Add two nations that tied for thirteenth place,and you add one member each to two of these leading groups: Australia to the Anglo Commonwealth, Hong Kong to the Confucian.
The precise rankings of individual countries are less reliable, I should think; since not all nations submitted to all tests, there is a variability in the quality of information available. It would also be possible for a shrewd national government to pick and choose the studies to submit to based on their own perception of strengths. The solidest data is for South Korea, Japan, and England. Achieving reading literacy can also be tougher for countries without a well-established and widespread national language, and intrinsically easier for countries that are ethnically and culturally homogenous. Some writing systems are also intrinsically easier to learn than others.

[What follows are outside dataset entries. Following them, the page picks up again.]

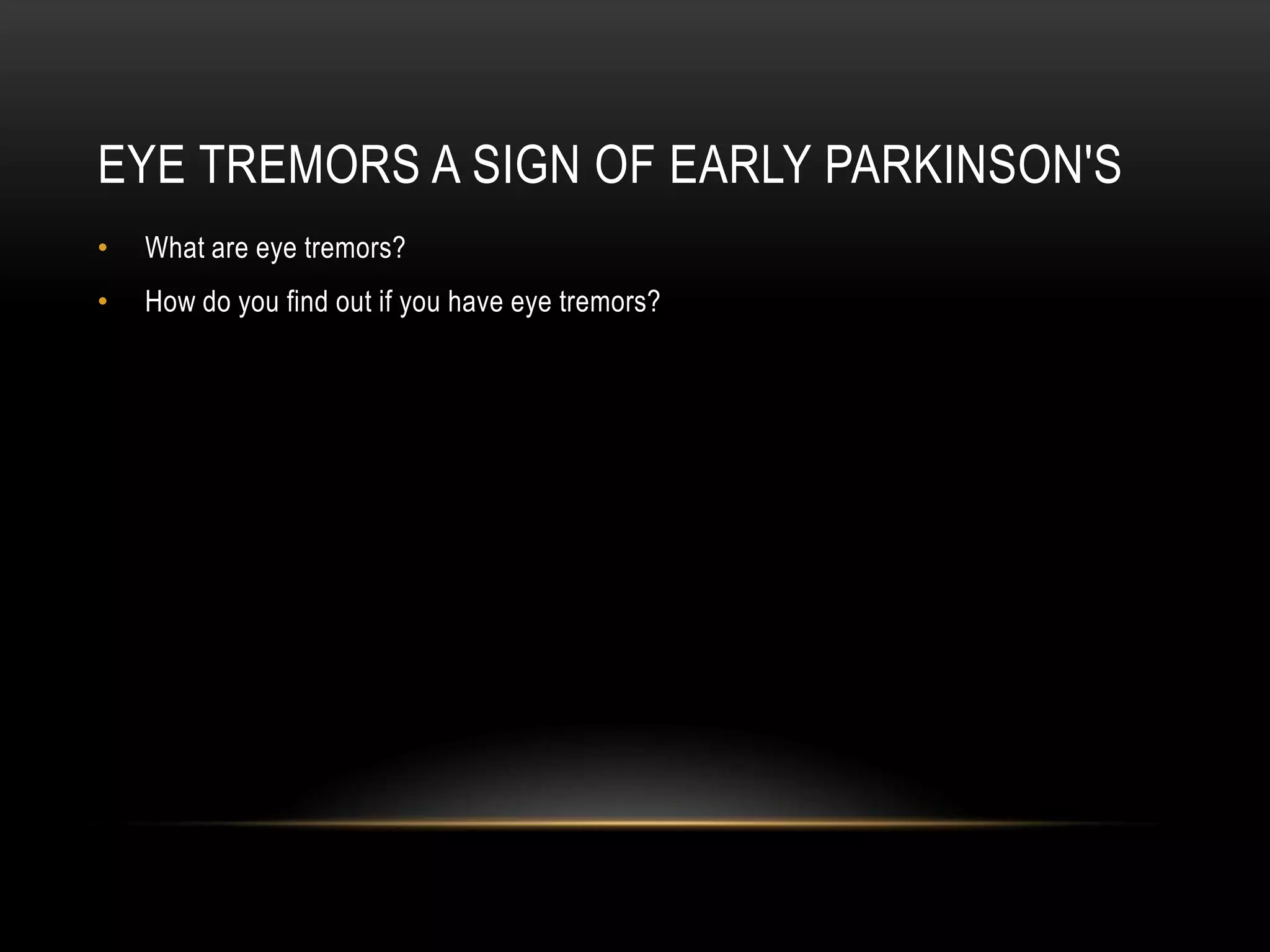 EYE TREMORS A SIGN OF EARLY PARKINSON'S

• What are eye tremors?
• How do you find out if you have eye tremors?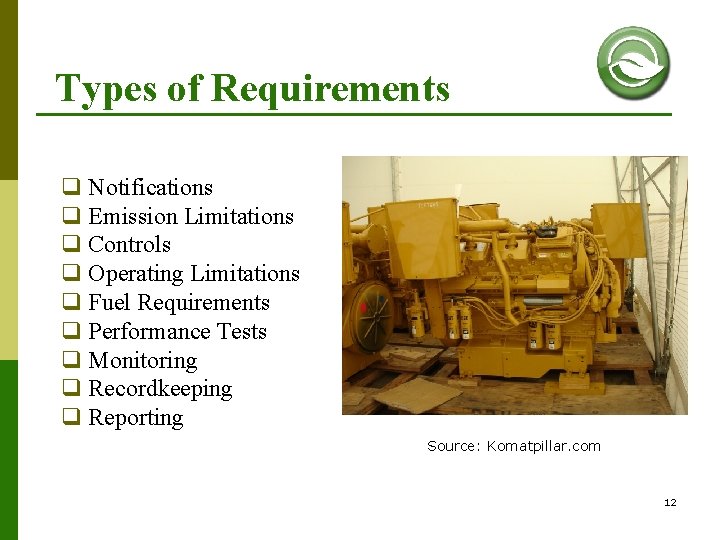 Types of Requirements

❑ Notifications
❑ Emission Limitations
❑ Controls
❑ Operating Limitations
❑ Fuel Requirements
❑ Performance Tests
❑ Monitoring
❑ Recordkeeping
❑ Reporting

Source: Komatpillar.com

12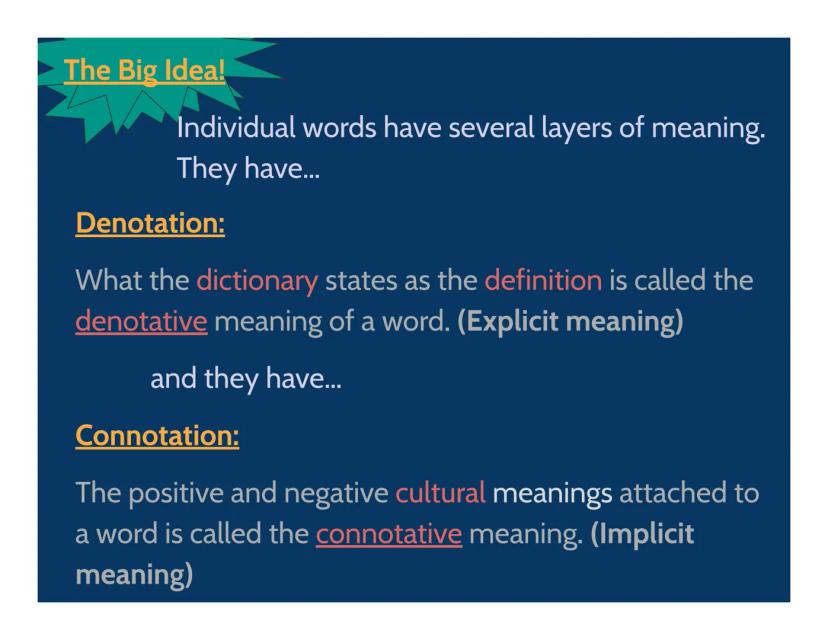 The Big Idea!

Individual words have several layers of meaning. They have...

Denotation:

What the dictionary states as the definition is called the denotative meaning of a word. (Explicit meaning)

and they have...

Connotation:

The positive and negative cultural meanings attached to a word is called the connotative meaning. (Implicit meaning)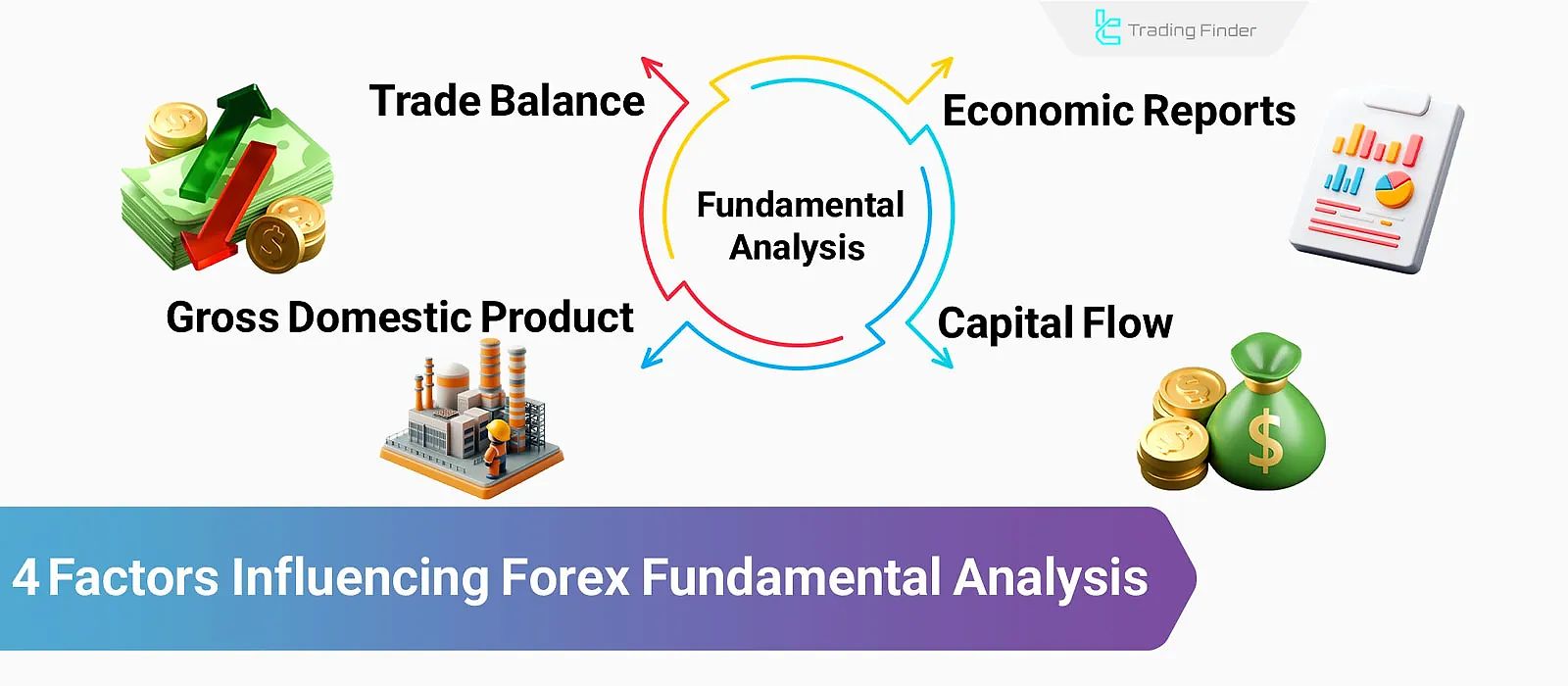 Trading Finder

Trade Balance

Economic Reports

Fundamental Analysis

Gross Domestic Product

Capital Flow

4 Factors Influencing Forex Fundamental Analysis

The next step is to try to identify what, if anything, these supranational groupings have in common.
The most obvious answer: these are nations that, barring bad behaviour by near and bigger neighbours, have been most notably successful overall economically, scientifically, perhaps militarily, and in terms of civil order--if not necessarily in the arts.
Obviously, there is a connection.
But is it better education, or better discipline of the sort that suits one to write standardized tests?